=== EXTRAIT DU DOCUMENT ===
---------------

Bye-Bye turbin

Le travail en miettes

Le 2 septembre dernier, François Rebsamen, ministre du Travail, faisait le buzz en brandissant le nombre de 350 000 offres d’emplois non-pourvues en France. Ce faisant, il stigmatisait des chômeurs « tire-au-flanc » qui ne joueraient pas le jeu de la solidarité nationale en temps de crise. Conseiller à Pôle emploi, Vincent décrypte le message à l’aune de son quotidien.

CQFD  : Comment la sortie de Rebsamen a-t-elle été perçue au sein des agents de Pôle emploi ?

Vincent1  : Parmi les collègues, il y en a qui se sont dit « Il n’a pas tort, il y en a trop qui profitent du système » ; d’autres « Encore un ministre qui se fait mousser  ! » et puis il y en a quelques-uns, plus rares, comme moi, qui ont pensé « C’est trop énorme, c’est de la manipulation. Une arnaque, quoi  ! »

Par Tanxxx.

A peine sorti dans la presse, le chiffre de ces fameuses offres d’emplois non-pourvues était passablement contesté2. Comment a-t-il été fabriqué ?

Ce chiffre de 350 000 offres d’emploi non-pourvues se fonde sur deux bases de données différentes. La première source vient d’enquêtes réalisées auprès d’employeurs, à partir desquelles sont exprimés les besoins de main-d’œuvre. Ce type de données peut être totalement « pipeauté » puisque les employeurs peuvent très bien se fonder sur une sensation, une impression et pas forcément sur quelque chose de concret.

---------------

=== EXTRAIT DE DONNÉES ===
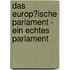 Das Europ�Ische Parlament - Ein Echtes Parlament
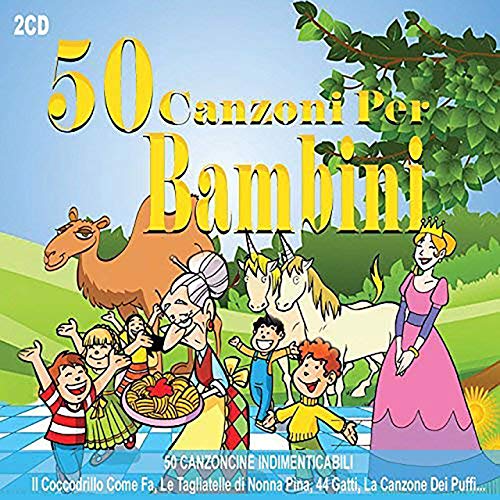 2 CD 50 Canzoni Per Bambini, Canzoni Indimenticabili, Il coccodrillo Come Fa?, le Tagliatelle di Nonna Pina, La Canzone Dei Puffi,Canzoncine, Las canciones más bellas para niños en italiano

---------------

=== TRAVAIL DEMANDÉ ===
1) Répondez aux questions suivantes à partir du texte sur Pôle emploi.
(a) Quel nombre d'offres d'emploi non pourvues le ministre du Travail a-t-il brandi ?
(b) Quelle fonction Vincent exerce-t-il ?
(c) Sur combien de bases de données ce chiffre se fonde-t-il ?
2) Transcrivez sans rien modifier le passage du texte sur Pôle emploi qui s'ouvre sur les mots « Bye-Bye turbin » et se clôt sur « Par Tanxxx. ».

=== CORRIGÉ DES EXERCICES ===
1)
(a) Le ministre a brandi le nombre de 350 000 offres d'emploi non pourvues.
(b) Vincent est conseiller à Pôle emploi.
(c) Le chiffre se fonde sur deux bases de données différentes.

2)
Bye-Bye turbin

Le travail en miettes

Le 2 septembre dernier, François Rebsamen, ministre du Travail, faisait le buzz en brandissant le nombre de 350 000 offres d’emplois non-pourvues en France. Ce faisant, il stigmatisait des chômeurs « tire-au-flanc » qui ne joueraient pas le jeu de la solidarité nationale en temps de crise. Conseiller à Pôle emploi, Vincent décrypte le message à l’aune de son quotidien.

CQFD  : Comment la sortie de Rebsamen a-t-elle été perçue au sein des agents de Pôle emploi ?

Vincent1  : Parmi les collègues, il y en a qui se sont dit « Il n’a pas tort, il y en a trop qui profitent du système » ; d’autres « Encore un ministre qui se fait mousser  ! » et puis il y en a quelques-uns, plus rares, comme moi, qui ont pensé « C’est trop énorme, c’est de la manipulation. Une arnaque, quoi  ! »

Par Tanxxx.